Windows 11 permite borrar aplicaciones que ya no sirven y que hacían más lenta tu PC
Varias herramientas que antes parecían indispensables en Windows hoy ya vienen integradas en el sistema y mantenerlas instaladas consume espacio y memoria.
Windows 11 ya incorpora herramientas que vuelven innecesarias varias aplicaciones clásicas de terceros.
Imagen generada por la IADurante años, instalar programas extra fue casi una obligación para cualquier usuario de Windows. Había que buscar un antivirus confiable, descargar un compresor de archivos, sumar un capturador de pantalla más completo y hasta recurrir a limpiadores del sistema que prometían mejorar el rendimiento con un par de clics. Pero en 2026 ese escenario cambió. Windows 11 incorporó tantas herramientas propias que varias de esas aplicaciones dejaron de ser imprescindibles y, en muchos casos, solo ocupan espacio, consumen RAM y cargan procesos innecesarios en segundo plano.
Microsoft viene reforzando esa idea desde hace tiempo. Mientras el sistema operativo suma nuevas funciones y exige más recursos que versiones anteriores, también ofrece utilidades integradas que permiten prescindir de software de terceros. El resultado es claro: menos programas instalados, menos carga para el equipo y una experiencia más limpia para el usuario.

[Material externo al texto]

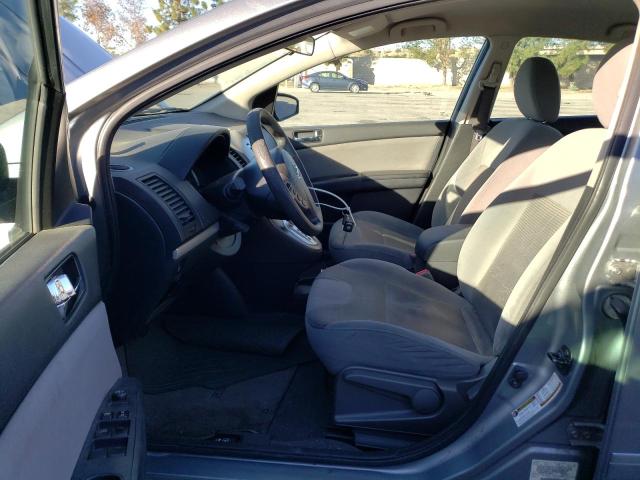 Photo 7 from auction – 2012 NISSAN SENTRA 2.0 with VIN 3N1AB6AP5CL659344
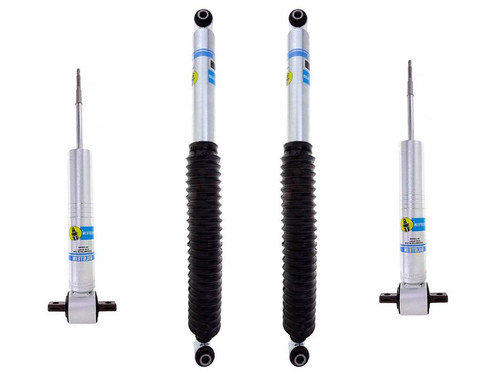 Main image for 19-24 GM 1500 AT4/Trail Boss Leveling Kit with Bilstein 5100 Shocks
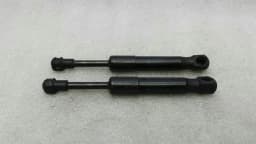 PORSCHE Porsche 911 991 boat lid strut set 99151255100 gas pressure spring tailgate set- — thumbnail 2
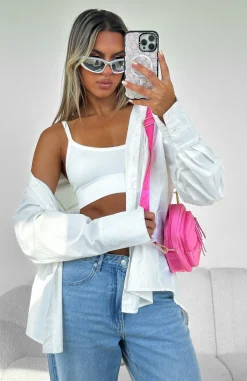 Bags | White Fox Boutique Artie Crossbody Bag Hot pink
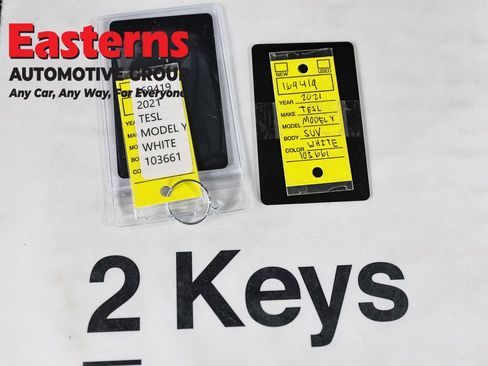 Used 2021 Tesla Model Y 2WD image 21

Programas que antes eran clave y hoy ya no tanto
Uno de los casos más evidentes es el de los optimizadores y limpiadores del sistema. Durante años fueron recomendados como una forma simple de borrar archivos innecesarios, corregir errores y acelerar la PC. Sin embargo, con las mejoras que Microsoft hizo en la administración interna de Windows 11 y en el desinstalador de aplicaciones, ese tipo de soluciones perdió buena parte de su razón de ser. Incluso, en algunos casos, terminan interfiriendo más de lo que ayudan.
Funciones nativas que ganaron terreno
Otro terreno donde Windows 11 avanzó con fuerza es el de la compresión de archivos. Aplicaciones históricas como WinZip o programas similares fueron durante mucho tiempo parte fija de cualquier PC. Pero las funciones nativas del sistema ya permiten comprimir y descomprimir archivos con comodidad, y además Microsoft fue ampliando de forma progresiva la compatibilidad con más formatos. Para un uso cotidiano, eso alcanza y sobra.
La seguridad también cambió. Windows Defender dejó de ser una solución básica para transformarse en una de las alternativas más elegidas por los usuarios. Su integración con el sistema, la facilidad para ejecutar análisis rápidos o completos y su buen nivel de protección hicieron que muchos antivirus tradicionales perdieran protagonismo. A eso se suma otro detalle clave: varias de esas opciones externas son de pago y agregan capas de consumo que no siempre se justifican.
Menos software, más orden en la PC
La herramienta Recortes es otro ejemplo del salto que dio Windows 11. Lo que antes era una función limitada hoy ofrece muchas más opciones para capturar pantalla, recortar sectores específicos y trabajar con imágenes de manera rápida. Para la enorme mayoría de los usuarios, eso vuelve innecesario instalar programas adicionales solo para hacer una captura.
En definitiva, la evolución de Windows 11 está cambiando una costumbre muy arraigada entre los usuarios de PC. Ya no hace falta llenar la computadora de utilidades externas para cubrir tareas básicas. De hecho, muchas de esas aplicaciones que antes parecían esenciales hoy solo agregan peso, consumen memoria y ralentizan el sistema. En tiempos donde cada giga de espacio y cada proceso cuentan, borrar lo que sobra también es una forma de mejorar el rendimiento.